Datanya pun mengkhawatirkan: Survei Kesehatan Indonesia (SKI) 2023 menunjukkan bahwa kebiasaan minum minuman manis kemasan sangat berkontribusi pada melonjaknya prevalensi diabetes tipe 2 di Indonesia, mencapai sekitar 11,7% (menurut BKPK Kemenkes 2024). Fakta ini menegaskan bahwa janji "sehat" pada label tak sebanding dengan risiko gula tersembunyi yang mengintai.
Aturan Emas Daftar KomposisiSaya punya teman penderita diabetes yang berhati-hati sekali saat membeli bumbu instan. Ia berusaha menghindari penguat rasa (Monosodium Glutamat–MSG) dan gula. Dia tadinya langsung girang karena yakin dengan bumbu yang dipilihnya. Alasannya, di iklan bumbu itu dipajang gambar daun dan rempah-rempah, seolah-olah bahan utamanya memang alami dan segar.
Namun, saat ia membalik kemasan dan mengecek daftar komposisi, ia terkejut: garam, penguat rasa (Monosodium Glutamat-MSG), dan gula justru berada di urutan kedua dan ketiga terbanyak, mengalahkan rempah-rempah asli yang dijagokan di depan.
Kisah ini membuktikan bahwa daftar komposisi (bahan) adalah 'alat pelacak' yang paling jujur. Konsumen harus tahu aturan emasnya: urutan bahan menunjukkan kuantitasnya.
Bahan yang paling banyak pasti diletakkan di urutan awal. Jadi, literasi yang baik adalah mengetahui bahwa bila gula atau nama samaran pemanis lainnya (seperti dekstrosa, maltodekstrin, atau sirop jagung) ada di posisi tiga teratas; produk itu adalah 'bom' gula tersembunyi.
Kemampuan membaca daftar komposisi ini penting sekali, lho. Soalnya, banyak banget produk—terutama yang dari luar negeri (impor)—yang bandel dan kedapatan melanggar aturan label.
Solusi dan Ajakan: Literasi Label Adalah VaksinKarena masih banyak orang yang belum paham cara membaca atau memahami informasi gizi pada kemasan, semua pihak—tanpa terkecuali— segera ambil langkah dan ikut serta meningkatkan pengetahuan ini.
Pemerintah dan Badan Pengawas Obat dan Makanan (BPOM) harus didorong untuk segera memberlakukan regulasi pelabelan yang lebih tegas. Indonesia perlu mempertimbangkan penerapan Label Gula Garam Lemak (GGL) Depan Kemasan (LGDK) atau label peringatan bergambar.
Hasil penelitian terbaru menunjukkan: menyajikan informasi dengan lambang atau simbol sederhana ternyata jauh lebih ampuh.
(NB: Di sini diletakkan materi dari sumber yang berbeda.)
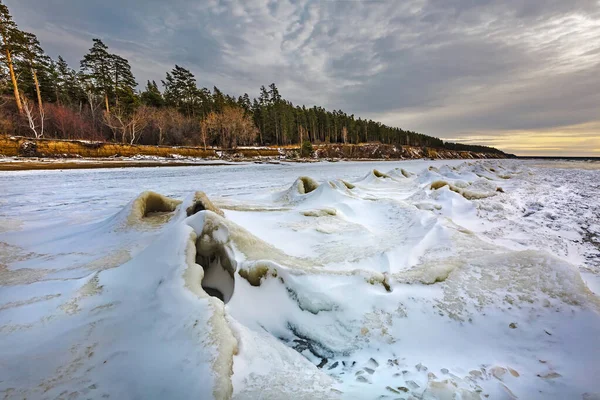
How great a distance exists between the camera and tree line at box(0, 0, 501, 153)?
27.7 meters

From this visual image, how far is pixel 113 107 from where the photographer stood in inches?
1470

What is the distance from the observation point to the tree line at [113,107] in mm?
27688

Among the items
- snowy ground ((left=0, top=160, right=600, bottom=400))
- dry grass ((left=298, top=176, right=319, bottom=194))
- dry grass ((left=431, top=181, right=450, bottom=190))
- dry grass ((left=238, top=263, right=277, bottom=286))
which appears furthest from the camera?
dry grass ((left=431, top=181, right=450, bottom=190))

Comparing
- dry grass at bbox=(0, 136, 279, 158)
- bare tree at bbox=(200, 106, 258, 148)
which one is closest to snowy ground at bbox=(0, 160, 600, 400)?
dry grass at bbox=(0, 136, 279, 158)

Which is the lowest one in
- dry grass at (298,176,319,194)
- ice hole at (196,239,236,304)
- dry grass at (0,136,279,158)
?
ice hole at (196,239,236,304)

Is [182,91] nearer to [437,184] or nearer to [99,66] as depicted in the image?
[99,66]

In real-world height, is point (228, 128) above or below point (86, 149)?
above

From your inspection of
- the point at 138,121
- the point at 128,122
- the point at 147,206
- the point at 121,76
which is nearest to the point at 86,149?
the point at 138,121

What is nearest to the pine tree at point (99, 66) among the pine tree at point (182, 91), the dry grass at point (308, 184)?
the pine tree at point (182, 91)

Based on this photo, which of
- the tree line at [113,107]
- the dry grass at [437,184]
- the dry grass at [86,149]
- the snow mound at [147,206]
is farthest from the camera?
the tree line at [113,107]

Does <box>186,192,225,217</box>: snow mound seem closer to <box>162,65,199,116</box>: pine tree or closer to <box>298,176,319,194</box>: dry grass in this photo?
<box>298,176,319,194</box>: dry grass

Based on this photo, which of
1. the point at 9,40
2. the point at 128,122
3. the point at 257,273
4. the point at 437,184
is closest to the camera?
the point at 257,273

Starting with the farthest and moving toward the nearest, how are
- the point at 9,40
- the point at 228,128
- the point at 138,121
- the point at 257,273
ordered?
the point at 228,128
the point at 138,121
the point at 9,40
the point at 257,273

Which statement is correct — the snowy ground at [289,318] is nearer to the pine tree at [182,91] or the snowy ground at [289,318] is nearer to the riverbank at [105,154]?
the riverbank at [105,154]
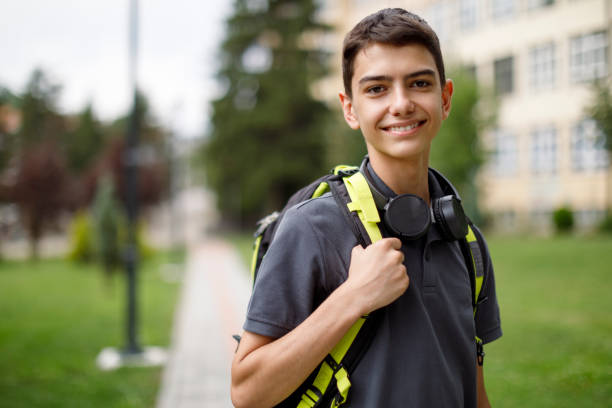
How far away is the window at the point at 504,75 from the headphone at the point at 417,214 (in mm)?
30001

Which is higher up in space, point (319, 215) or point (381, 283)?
point (319, 215)

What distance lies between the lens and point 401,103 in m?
1.54

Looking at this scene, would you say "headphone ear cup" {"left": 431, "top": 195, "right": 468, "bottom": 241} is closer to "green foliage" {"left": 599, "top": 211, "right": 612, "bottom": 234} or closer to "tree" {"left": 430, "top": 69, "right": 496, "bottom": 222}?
"tree" {"left": 430, "top": 69, "right": 496, "bottom": 222}

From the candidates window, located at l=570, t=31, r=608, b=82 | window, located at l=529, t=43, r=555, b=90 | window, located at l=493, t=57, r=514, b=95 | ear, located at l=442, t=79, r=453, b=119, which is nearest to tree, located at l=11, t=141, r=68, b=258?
window, located at l=493, t=57, r=514, b=95

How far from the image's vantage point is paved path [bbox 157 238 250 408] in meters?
6.11

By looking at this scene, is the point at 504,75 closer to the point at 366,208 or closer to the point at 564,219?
the point at 564,219

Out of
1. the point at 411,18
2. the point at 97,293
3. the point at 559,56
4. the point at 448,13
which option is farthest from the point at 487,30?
the point at 411,18

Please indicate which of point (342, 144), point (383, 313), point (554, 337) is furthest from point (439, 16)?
point (383, 313)

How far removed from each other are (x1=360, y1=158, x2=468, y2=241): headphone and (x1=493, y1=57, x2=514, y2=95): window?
3000 centimetres

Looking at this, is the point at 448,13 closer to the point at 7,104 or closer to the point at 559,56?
the point at 559,56

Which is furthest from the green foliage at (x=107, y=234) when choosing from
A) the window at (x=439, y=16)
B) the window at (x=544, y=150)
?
the window at (x=439, y=16)

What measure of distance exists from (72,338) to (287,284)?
866 centimetres

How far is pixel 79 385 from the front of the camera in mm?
6438

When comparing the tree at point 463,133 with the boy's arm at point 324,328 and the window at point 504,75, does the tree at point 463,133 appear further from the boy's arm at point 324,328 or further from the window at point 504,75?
the boy's arm at point 324,328
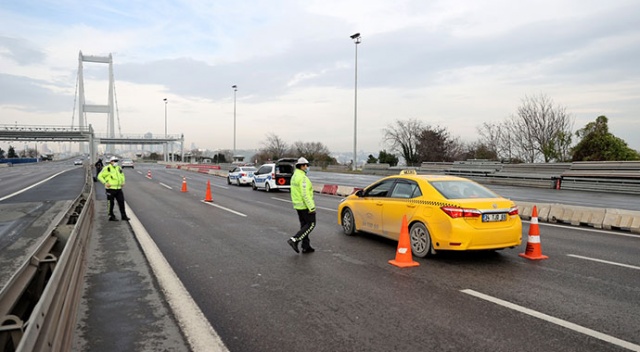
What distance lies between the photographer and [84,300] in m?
5.33

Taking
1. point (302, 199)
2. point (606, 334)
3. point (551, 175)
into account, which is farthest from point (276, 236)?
point (551, 175)

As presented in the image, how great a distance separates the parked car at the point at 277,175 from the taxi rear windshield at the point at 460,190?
49.7 feet

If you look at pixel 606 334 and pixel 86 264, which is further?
pixel 86 264

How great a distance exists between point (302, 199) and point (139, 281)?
122 inches

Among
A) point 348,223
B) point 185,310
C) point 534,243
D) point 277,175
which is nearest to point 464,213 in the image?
point 534,243

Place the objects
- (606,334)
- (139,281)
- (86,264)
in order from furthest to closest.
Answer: (86,264)
(139,281)
(606,334)

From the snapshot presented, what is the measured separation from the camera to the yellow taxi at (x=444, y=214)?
709cm

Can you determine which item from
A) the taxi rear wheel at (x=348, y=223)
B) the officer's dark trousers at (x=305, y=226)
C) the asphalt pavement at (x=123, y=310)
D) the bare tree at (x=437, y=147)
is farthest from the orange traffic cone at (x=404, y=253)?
the bare tree at (x=437, y=147)

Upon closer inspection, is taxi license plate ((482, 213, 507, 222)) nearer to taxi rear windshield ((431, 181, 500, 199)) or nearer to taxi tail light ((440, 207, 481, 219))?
taxi tail light ((440, 207, 481, 219))

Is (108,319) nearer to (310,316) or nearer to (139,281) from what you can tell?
(139,281)

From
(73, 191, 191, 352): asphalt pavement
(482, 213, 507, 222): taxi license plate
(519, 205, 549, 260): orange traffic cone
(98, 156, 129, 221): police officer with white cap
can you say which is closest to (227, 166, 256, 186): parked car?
(98, 156, 129, 221): police officer with white cap

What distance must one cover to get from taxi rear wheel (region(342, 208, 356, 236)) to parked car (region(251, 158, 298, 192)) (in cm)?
1279

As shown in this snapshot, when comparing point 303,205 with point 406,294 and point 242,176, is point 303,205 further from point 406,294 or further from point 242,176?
point 242,176

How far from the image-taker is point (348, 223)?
9.97m
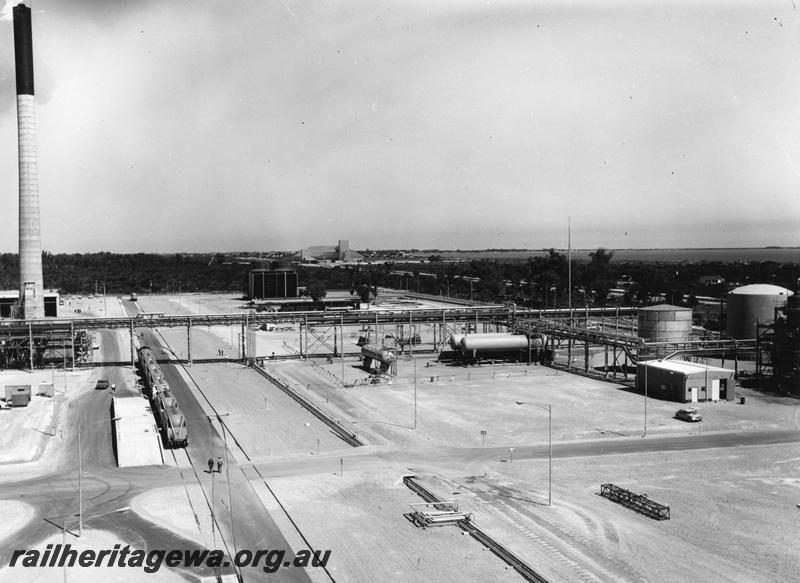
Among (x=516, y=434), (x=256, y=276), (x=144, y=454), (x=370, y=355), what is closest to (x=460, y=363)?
(x=370, y=355)

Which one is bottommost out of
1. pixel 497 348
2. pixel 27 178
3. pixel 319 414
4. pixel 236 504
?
pixel 236 504

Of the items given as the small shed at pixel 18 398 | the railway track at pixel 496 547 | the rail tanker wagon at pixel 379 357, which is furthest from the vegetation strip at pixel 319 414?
the small shed at pixel 18 398

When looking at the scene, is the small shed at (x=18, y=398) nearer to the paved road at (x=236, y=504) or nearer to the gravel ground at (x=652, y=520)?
the paved road at (x=236, y=504)

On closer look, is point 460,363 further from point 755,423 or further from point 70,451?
point 70,451

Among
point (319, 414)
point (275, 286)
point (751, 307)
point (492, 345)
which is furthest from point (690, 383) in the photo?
point (275, 286)

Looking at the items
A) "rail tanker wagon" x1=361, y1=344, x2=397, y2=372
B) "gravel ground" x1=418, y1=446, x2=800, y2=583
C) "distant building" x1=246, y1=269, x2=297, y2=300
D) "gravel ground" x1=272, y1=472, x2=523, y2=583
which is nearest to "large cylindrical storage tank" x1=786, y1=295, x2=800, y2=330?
"gravel ground" x1=418, y1=446, x2=800, y2=583

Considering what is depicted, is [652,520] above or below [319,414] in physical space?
below

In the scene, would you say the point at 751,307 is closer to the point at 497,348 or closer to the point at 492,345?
the point at 497,348
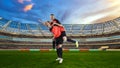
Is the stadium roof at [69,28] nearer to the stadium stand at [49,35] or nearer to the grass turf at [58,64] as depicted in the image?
the stadium stand at [49,35]

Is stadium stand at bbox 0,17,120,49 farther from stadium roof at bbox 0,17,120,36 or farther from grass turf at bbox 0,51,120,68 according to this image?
grass turf at bbox 0,51,120,68

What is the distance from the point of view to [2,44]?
84.7 metres

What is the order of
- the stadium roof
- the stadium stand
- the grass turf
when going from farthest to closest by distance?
the stadium roof
the stadium stand
the grass turf

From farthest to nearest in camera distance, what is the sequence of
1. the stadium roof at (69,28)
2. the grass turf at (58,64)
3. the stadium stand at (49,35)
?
the stadium roof at (69,28) < the stadium stand at (49,35) < the grass turf at (58,64)

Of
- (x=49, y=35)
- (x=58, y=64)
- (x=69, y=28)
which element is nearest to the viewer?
(x=58, y=64)

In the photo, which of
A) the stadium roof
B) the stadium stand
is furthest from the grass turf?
the stadium roof

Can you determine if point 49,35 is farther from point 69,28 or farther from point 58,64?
point 58,64

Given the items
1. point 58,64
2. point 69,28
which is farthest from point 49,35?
point 58,64

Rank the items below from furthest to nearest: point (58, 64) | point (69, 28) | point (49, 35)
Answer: point (69, 28), point (49, 35), point (58, 64)

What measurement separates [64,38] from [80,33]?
3437 inches

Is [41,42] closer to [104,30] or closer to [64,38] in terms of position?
[104,30]

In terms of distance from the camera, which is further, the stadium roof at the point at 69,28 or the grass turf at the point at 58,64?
the stadium roof at the point at 69,28

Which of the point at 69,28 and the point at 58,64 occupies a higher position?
the point at 69,28

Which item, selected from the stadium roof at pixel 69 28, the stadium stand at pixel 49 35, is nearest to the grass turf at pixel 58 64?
the stadium stand at pixel 49 35
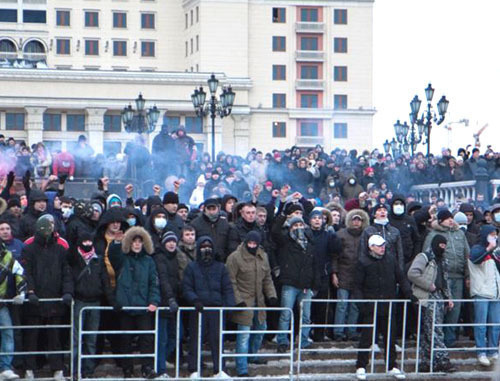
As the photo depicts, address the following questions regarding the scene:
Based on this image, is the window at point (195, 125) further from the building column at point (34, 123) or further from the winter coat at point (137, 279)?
the winter coat at point (137, 279)

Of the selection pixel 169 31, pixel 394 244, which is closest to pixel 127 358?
pixel 394 244

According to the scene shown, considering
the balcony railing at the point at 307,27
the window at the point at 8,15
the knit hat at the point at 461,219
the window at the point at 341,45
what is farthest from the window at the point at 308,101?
the knit hat at the point at 461,219

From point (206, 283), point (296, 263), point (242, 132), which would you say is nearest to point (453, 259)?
point (296, 263)

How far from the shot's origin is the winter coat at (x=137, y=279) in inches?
597

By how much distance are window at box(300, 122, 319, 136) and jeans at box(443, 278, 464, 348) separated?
238ft

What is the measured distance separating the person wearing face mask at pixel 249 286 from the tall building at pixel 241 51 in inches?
2614

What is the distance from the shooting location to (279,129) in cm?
8931

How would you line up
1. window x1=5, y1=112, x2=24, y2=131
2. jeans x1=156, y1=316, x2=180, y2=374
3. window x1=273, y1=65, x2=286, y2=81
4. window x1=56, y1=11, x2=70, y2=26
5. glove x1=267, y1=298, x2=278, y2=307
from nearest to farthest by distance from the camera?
1. jeans x1=156, y1=316, x2=180, y2=374
2. glove x1=267, y1=298, x2=278, y2=307
3. window x1=5, y1=112, x2=24, y2=131
4. window x1=273, y1=65, x2=286, y2=81
5. window x1=56, y1=11, x2=70, y2=26

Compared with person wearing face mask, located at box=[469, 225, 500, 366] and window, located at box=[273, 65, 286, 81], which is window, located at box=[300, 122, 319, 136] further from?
person wearing face mask, located at box=[469, 225, 500, 366]

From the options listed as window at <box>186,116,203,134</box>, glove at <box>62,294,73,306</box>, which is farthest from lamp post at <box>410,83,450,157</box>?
window at <box>186,116,203,134</box>

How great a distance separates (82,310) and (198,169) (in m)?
15.0

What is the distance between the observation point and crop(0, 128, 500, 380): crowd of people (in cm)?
1509

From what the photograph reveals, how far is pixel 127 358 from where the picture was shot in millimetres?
15336

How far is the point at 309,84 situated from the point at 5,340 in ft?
258
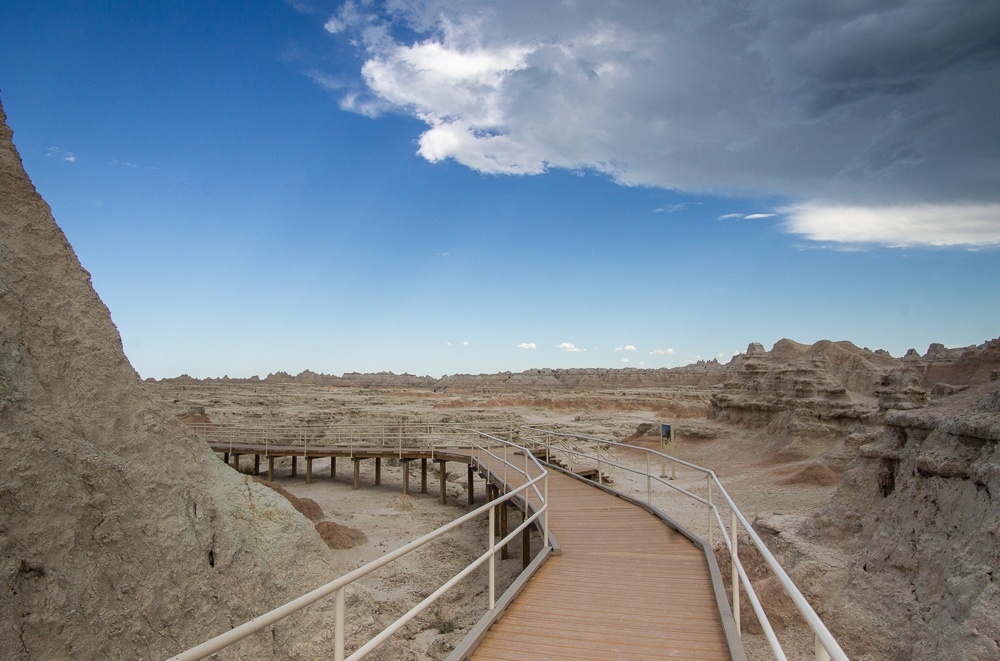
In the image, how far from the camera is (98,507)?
6.14 m

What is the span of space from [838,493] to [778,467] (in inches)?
460

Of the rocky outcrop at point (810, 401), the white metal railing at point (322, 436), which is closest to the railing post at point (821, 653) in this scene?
the rocky outcrop at point (810, 401)

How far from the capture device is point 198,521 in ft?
24.4

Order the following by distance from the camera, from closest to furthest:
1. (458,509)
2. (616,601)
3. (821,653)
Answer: (821,653)
(616,601)
(458,509)

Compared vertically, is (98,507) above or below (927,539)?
above

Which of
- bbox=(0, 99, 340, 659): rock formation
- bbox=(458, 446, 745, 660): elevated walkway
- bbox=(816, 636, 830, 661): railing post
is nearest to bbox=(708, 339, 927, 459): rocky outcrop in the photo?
bbox=(458, 446, 745, 660): elevated walkway

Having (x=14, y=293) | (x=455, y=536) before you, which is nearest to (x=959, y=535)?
(x=14, y=293)

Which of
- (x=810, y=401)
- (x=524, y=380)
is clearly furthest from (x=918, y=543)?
(x=524, y=380)

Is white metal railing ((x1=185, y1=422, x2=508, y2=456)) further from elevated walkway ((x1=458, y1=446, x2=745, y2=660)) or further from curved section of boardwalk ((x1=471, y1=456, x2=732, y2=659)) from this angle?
curved section of boardwalk ((x1=471, y1=456, x2=732, y2=659))

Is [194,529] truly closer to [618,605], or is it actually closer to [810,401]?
[618,605]

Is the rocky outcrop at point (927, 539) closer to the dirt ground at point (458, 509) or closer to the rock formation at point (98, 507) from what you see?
the dirt ground at point (458, 509)

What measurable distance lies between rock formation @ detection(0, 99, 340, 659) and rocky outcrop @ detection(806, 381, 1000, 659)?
7.06 meters

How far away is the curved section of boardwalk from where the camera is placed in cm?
508

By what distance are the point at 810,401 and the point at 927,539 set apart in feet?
55.3
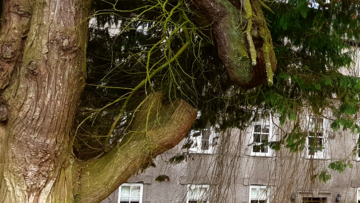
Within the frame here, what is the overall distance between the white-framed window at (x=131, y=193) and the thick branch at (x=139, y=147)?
10.3 m

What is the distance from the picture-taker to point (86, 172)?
3.95 m

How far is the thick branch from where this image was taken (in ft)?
12.8

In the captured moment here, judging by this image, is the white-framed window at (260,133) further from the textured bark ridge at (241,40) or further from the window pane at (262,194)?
the textured bark ridge at (241,40)

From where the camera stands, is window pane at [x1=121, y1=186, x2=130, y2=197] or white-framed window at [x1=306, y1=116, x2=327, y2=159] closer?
white-framed window at [x1=306, y1=116, x2=327, y2=159]

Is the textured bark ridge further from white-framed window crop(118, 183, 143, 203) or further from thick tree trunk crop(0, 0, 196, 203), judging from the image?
white-framed window crop(118, 183, 143, 203)

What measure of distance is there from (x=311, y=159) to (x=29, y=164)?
376 centimetres

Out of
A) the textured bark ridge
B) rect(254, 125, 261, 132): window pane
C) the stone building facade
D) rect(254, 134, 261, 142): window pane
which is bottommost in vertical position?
the stone building facade

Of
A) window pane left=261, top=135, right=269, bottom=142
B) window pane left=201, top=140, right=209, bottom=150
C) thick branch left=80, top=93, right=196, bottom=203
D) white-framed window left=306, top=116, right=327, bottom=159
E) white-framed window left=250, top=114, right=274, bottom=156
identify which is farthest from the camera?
window pane left=261, top=135, right=269, bottom=142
Cara ini membuat pesan lebih mudah masuk dan dicerna oleh penerima daripada kita menampilkan angka-angka atau istilah-istilah ilmiah yang ribet.
Sebagai contoh, implementasi pelabelan hitam Oktagonal di negara-negara Amerika Latin, seperti Cile dan Meksiko, berhasil mengubah pola pembelian masyarakat ke arah yang lebih sehat dan meningkatkan pemahaman konsumen hingga 40% lebih tinggi dibandingkan label standar (sesuai kajian Pan American Health Organization/PAHO-WHO).
Di dalam negeri, terobosan BPOM sejak 2019 dengan desain monokrom dan logo "Pilihan Lebih Sehat" adalah langkah awal yang baik. Namun, regulasi ini perlu diperluas cakupannya ke semua produk pangan olahan yang tinggi Gula Garam Lemak (GGL), tidak hanya terbatas pada beberapa kategori, guna menciptakan dampak sistemik yang lebih besar.
Meskipun demikian, sebagai konsumen, kita tidak bisa hanya menunggu regulasi. Kita wajib mulai meningkatkan literasi pribadi kita sendiri. Jangan mudah terbuai oleh janji manis di bungkus depan. Biasakanlah untuk membalik, membaca, dan membandingkan setiap label, karena kendali atas kesehatan kita dimulai dari piring kita sendiri.